Several inputs and accounting choices can change the meaning of EPS growth even when the formula is simple.

Share count changes

Buybacks can raise EPS by reducing shares, while stock issuance can reduce EPS growth even when net income rises.

One-time items

Asset sales, impairments, restructuring costs, or tax benefits can create a large EPS move that does not reflect normal operations.

Adjusted earnings

Management-adjusted EPS may exclude costs or gains. It can be useful, but compare the adjustment policy before relying on it.

Cycle timing

Cyclical companies can show high EPS growth from a trough and weak growth from a peak. Choose comparison dates that match the question.

  • Annualized EPS growth is not meaningful when the beginning or ending EPS is zero or negative, because the compound ratio breaks across a zero or sign change.
  • The next-year EPS output simply extends the past annualized rate. It does not model revenue, margins, taxes, buybacks, dilution, or economic conditions.
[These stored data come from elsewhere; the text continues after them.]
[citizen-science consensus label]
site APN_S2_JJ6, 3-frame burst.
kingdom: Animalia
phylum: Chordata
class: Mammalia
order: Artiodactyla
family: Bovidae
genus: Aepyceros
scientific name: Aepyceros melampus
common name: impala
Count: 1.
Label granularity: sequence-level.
For U.S. public companies, annual and quarterly filings are usually the best source for reported EPS. If you use third-party data, check whether it is basic, diluted, adjusted, trailing twelve months, or fiscal-year EPS before entering it.
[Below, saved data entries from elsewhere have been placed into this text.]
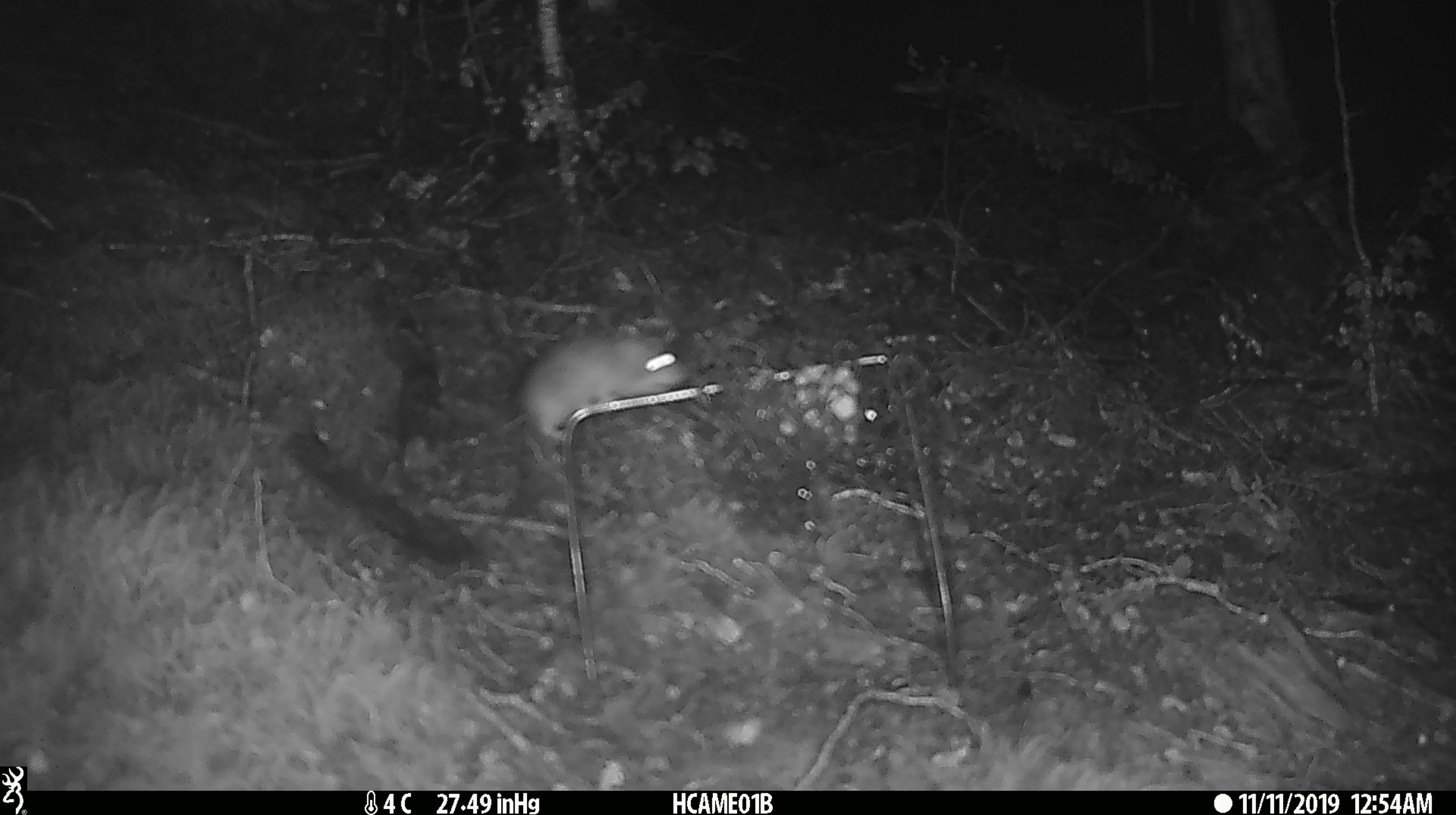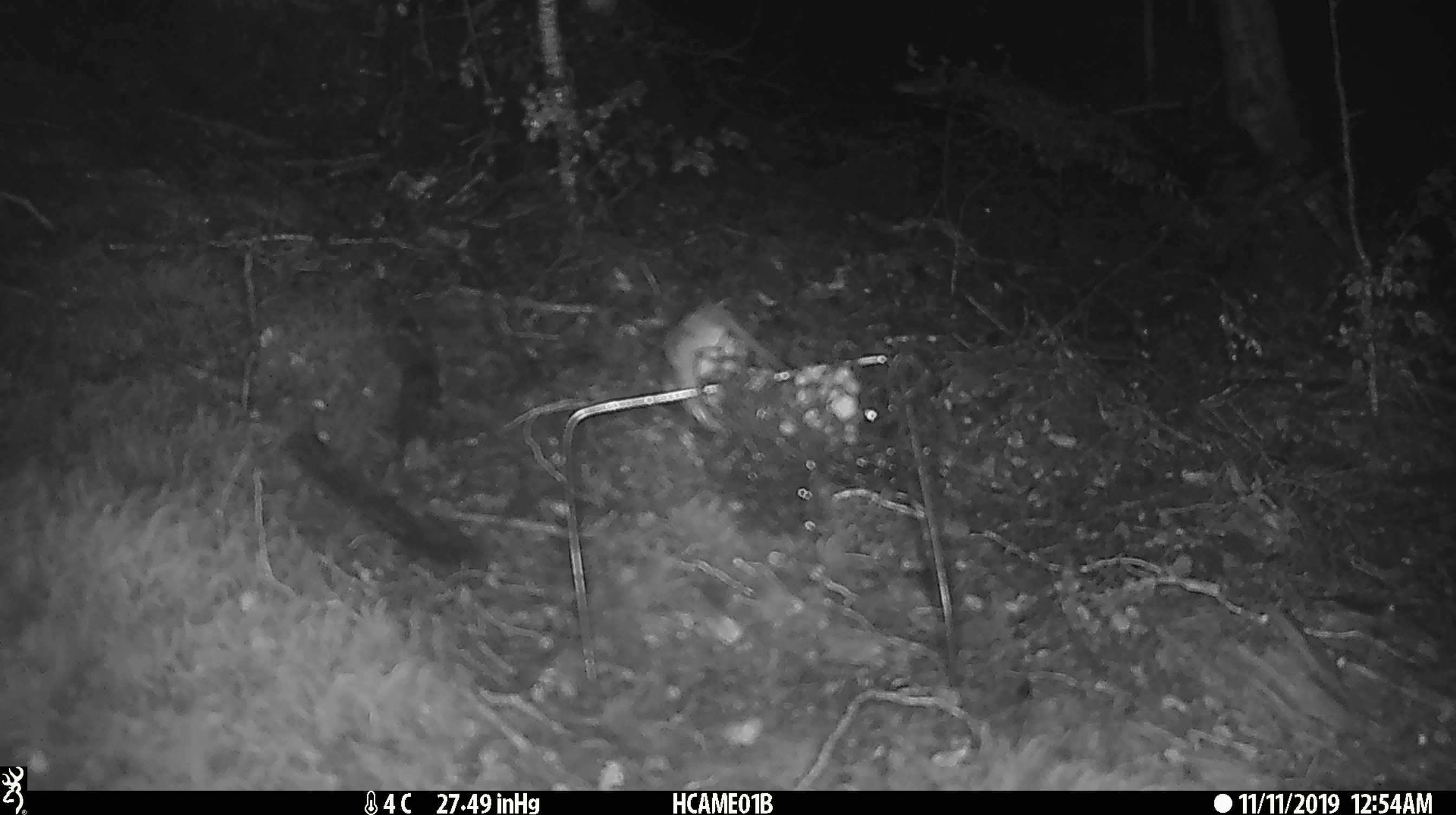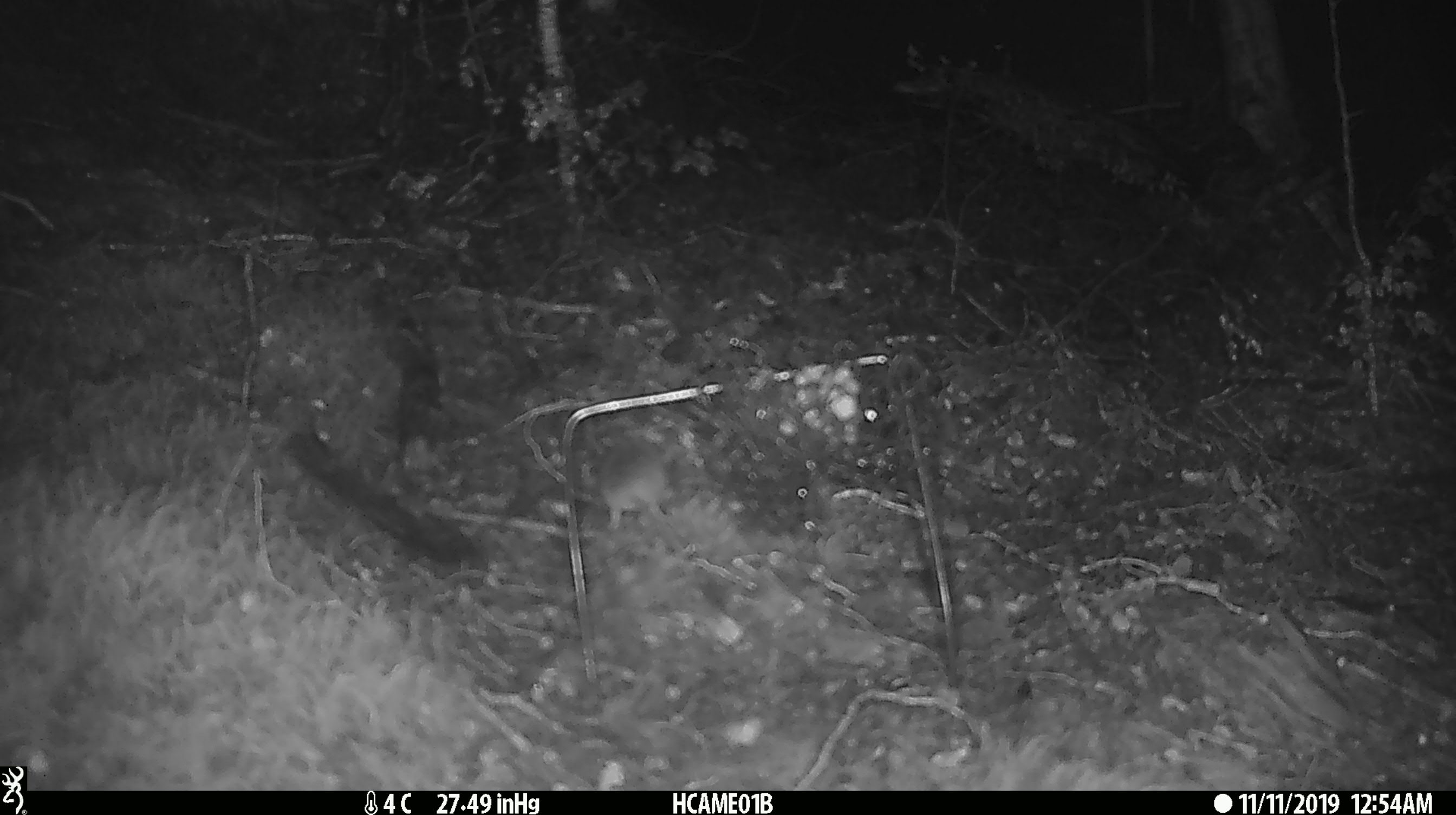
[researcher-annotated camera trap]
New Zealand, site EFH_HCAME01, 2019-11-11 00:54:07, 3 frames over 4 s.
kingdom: Animalia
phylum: Chordata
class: Mammalia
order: Rodentia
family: Muridae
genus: Mus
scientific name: Mus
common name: mouse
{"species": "mouse (Mus)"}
Non-GAAP EPS can help explain operating performance, but it is not interchangeable with GAAP EPS. If the adjustment removes recurring costs, the trend may look stronger than the economics.

According to Investor.gov How to Read a 10-K/10-Q, 10-K and 10-Q reports contain financial statements, and investors decide how much weight to give non-GAAP measures.

When EPS growth is affected by debt, cash, or capital structure, the Enterprise Value Calculator gives a valuation measure that looks beyond equity market value alone.

eps growth calculator showing EPS change, CAGR, and base-period caveats
eps growth calculator showing EPS change, CAGR, and base-period caveats

Frequently Asked Questions

Q: How do I calculate EPS growth?

A: Subtract beginning EPS from ending EPS, then divide by the absolute value of beginning EPS. For annualized growth, use (ending EPS / beginning EPS)^(1 / years) - 1, but only when both EPS figures are positive.

Q: Should I use basic EPS or diluted EPS?

A: Use the same EPS type for both periods. Diluted EPS is often more conservative because it reflects potential share dilution. Basic EPS may be useful for a simpler view, but mixing basic and diluted EPS can distort the growth rate.

Q: Can EPS growth be negative?

A: Yes. EPS growth is negative when ending EPS is lower than beginning EPS. That can happen because net income fell, share count rose, one-time gains disappeared, costs increased, or a cyclical business moved from a strong period to a weaker one.

Q: Why is EPS CAGR not meaningful with negative EPS?

A: CAGR relies on a positive ratio between ending and beginning values. If EPS starts negative, ends negative, or crosses zero, the ratio no longer represents steady compounding. In those cases, focus on dollar EPS change and profitability status.

Q: Is EPS growth the same as stock return?

A: No. EPS growth tracks per-share earnings, while stock return reflects price movement and dividends. A stock can perform poorly despite EPS growth if valuation falls, and a stock can rise despite weak EPS if investors expect improvement.

Q: Where should I get EPS figures for a public company?

A: For U.S. public companies, start with the company's Form 10-K or Form 10-Q, investor relations materials, or SEC filings. Confirm whether the figure is basic, diluted, adjusted, quarterly, annual, or trailing twelve months before comparing periods.